The negative to being manic is I am getting very little sleep. The good thing is, is that I am happy. So happy, it’s weird. I keep finding myself staring at hubby when he’s not looking and grinning my ass off.
Another good thing is I’m feeling feelings. I’m not super numb like with the depression. Man I hate the depression.. No point in worrying about it till it gets here though.
I’m a little manic. Not in the crazy way but in I want to do something but can’t focus on one thing. So I’m blogging for starters.
Yesterday I painted a couple paintings. Eventually I’ll upload them so you can see what I do.
Several weeks ago someone asked me to appear on their podcast and I’m still thinking about it. I’m so flattered. The last podcast I did was when I was still doing phonesex for a job. So it would be nice to do it for something else.
I really do want to start posting on my blog more frequently but for some reason I’ve had severe writers block. I’m thinking that since I have gone off the wellbutrin things will be better. You know writing, sex, painting… All good things. Wish me luck!
I’ve been painting a lot lately. It makes me feel good for the most part. I do judge myself probably harsher than other people would for sure though.
I just went off wellbutrin cold turkey and the headaches are terrible. I didn’t really have a choice in the beginning as my shrink didn’t fill out my pills for 5 days. Emotionally I am not feeling so blocked though which is nice. I am also more sexually aroused than I have been in like a year. So the good outweighs the bad.
Does anyone else get the holiday blues? Every year no matter how good life is going I get sad. Not depressed. SAD!
I miss my family a lot as I haven’t seen most of them for close to 20 years and they never talk to me unless I start the conversations, calls or text. This year I won’t even be spending any time with my in-laws who I really love. So maybe that is what’s bringing me down.
What makes you sad around the holidays if you do get the same way.

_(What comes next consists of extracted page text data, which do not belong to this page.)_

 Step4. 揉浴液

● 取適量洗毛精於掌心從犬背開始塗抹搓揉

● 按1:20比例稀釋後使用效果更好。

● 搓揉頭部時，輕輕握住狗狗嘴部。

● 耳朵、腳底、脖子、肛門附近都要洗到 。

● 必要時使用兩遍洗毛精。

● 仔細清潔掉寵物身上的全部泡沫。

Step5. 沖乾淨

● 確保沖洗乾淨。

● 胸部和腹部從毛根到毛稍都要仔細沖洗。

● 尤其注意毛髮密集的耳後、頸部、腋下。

I don’t ever sleep the full night through. I’ve been having a lot of nightmares about the past. You think you are over something and yet there it is poking it’s heads out. I’m in this vicious sleep cycle. Bed at 1am, wake up between 2:00 and 5:00 am. Go back to bed at 8:00 am and then sleep until 11:30am or noon. Don’t get me wrong I love sleep because usually I have full control of my dreams but lately it has just been terrible.

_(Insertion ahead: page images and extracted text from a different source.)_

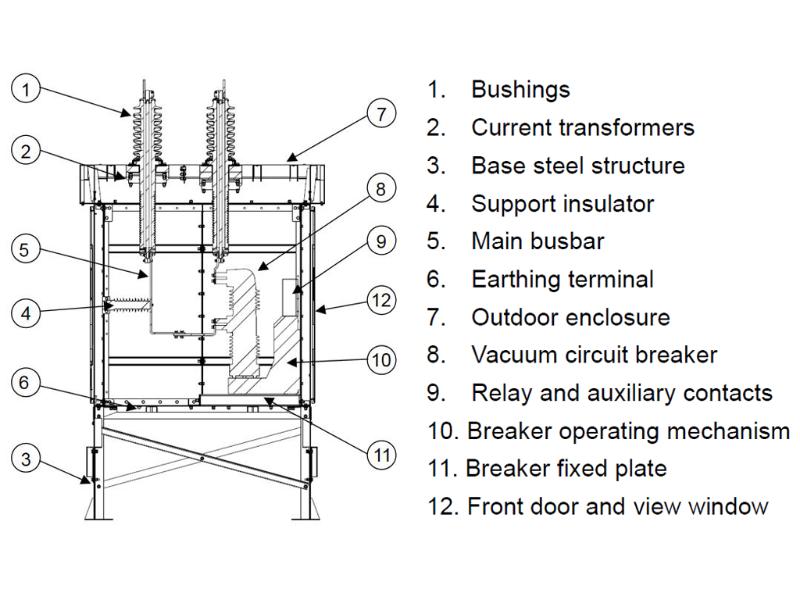 1
2
5
4
6
3
7
8
9
12
10
11

1. Bushings
2. Current transformers
3. Base steel structure
4. Support insulator
5. Main busbar
6. Earthing terminal
7. Outdoor enclosure
8. Vacuum circuit breaker
9. Relay and auxiliary contacts
10. Breaker operating mechanism
11. Breaker fixed plate
12. Front door and view window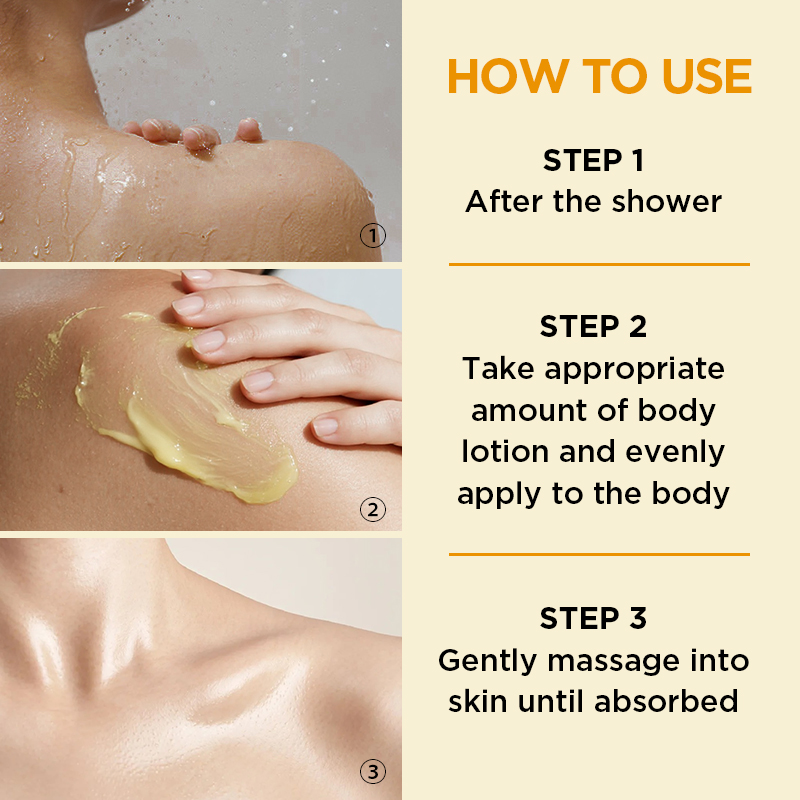 ①

②

③

HOW TO USE

STEP 1
After the shower

STEP 2
Take appropriate amount of body lotion and evenly apply to the body

STEP 3
Gently massage into skin until absorbed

My mood has been pretty good. However I am pretty lonely. Hubby works from home but he works really hard and is on the phone most of the day so we can’t hang. I was having painting nights with my sis-in-law but then my niece got covid. So we of course have been avoiding each other. The rest of my family is in Canada so there’s no visiting there. I haven’t seen anyone but my mom and half sisters since I moved down here and that was almost 3 years ago now.
Having social anxiety doesn’t help much. I avoid most people like the plague. I want to get to know my neighbors better because everyone is so nice here. Yet I keep holing back because they are all very outgoing. We put a patio and firepit in the backyard so we could invite them over, then winter hit. We’ll try again next summer I suppose.
Anyhow that’s all for tonight. Hopefully I’ll get back into the practice of writing every day.
Usually Thanksgiving is a super stressful day. Going out in the car to go to my mother in laws place and be surrounded by family. With covid I had a nice quiet thanksgiving and cooked the whole meal myself. I enjoyed it and there was no stress. Usually hubby and I just order our meals out so it was fun to cook with him. It made me realize we need to do it more often.
I hope that everyone enjoyed there Thanksgiving without to much stress.
I am trying to figure out how to post, it’s kind of weird and confusing right now. Nothing like wanting to write and not being able to.
If I get this figuring out I’ll definitely post more often.
I had a very very long depressive episode. Yes it lasted years. I went through many different meds and honestly thought that I would never be able to do anything again.
I’m now on some new meds which I will list for you at a post sometime in the future, but I am happy. Still housebound which I guess since I am in a pandemic is okay.
It’s weird being happy. I honestly don’t know what to do with it. I do have bad days and weeks still but they are no where near the levels they were before.
I am also having a lot of problems with sleep which I will also discuss in another post.
It’s nice to be back!
today has gone pretty good. No head aches. I have some body aches but I think it is from sitting cross-legged all the time. My hubby is watching the puppy while I write my blog post.
Nothing exciting has happened. The puppy is doing good. The withdrawal is going good and life is good.
I find it harder to write when I am happy.
My mood has been good except for sleeping in really late again. I almost forgot to write my blog tonight it was the complete last thing on my minds then poof it popped in.
The puppies good.
The withdrawal so far has been easy.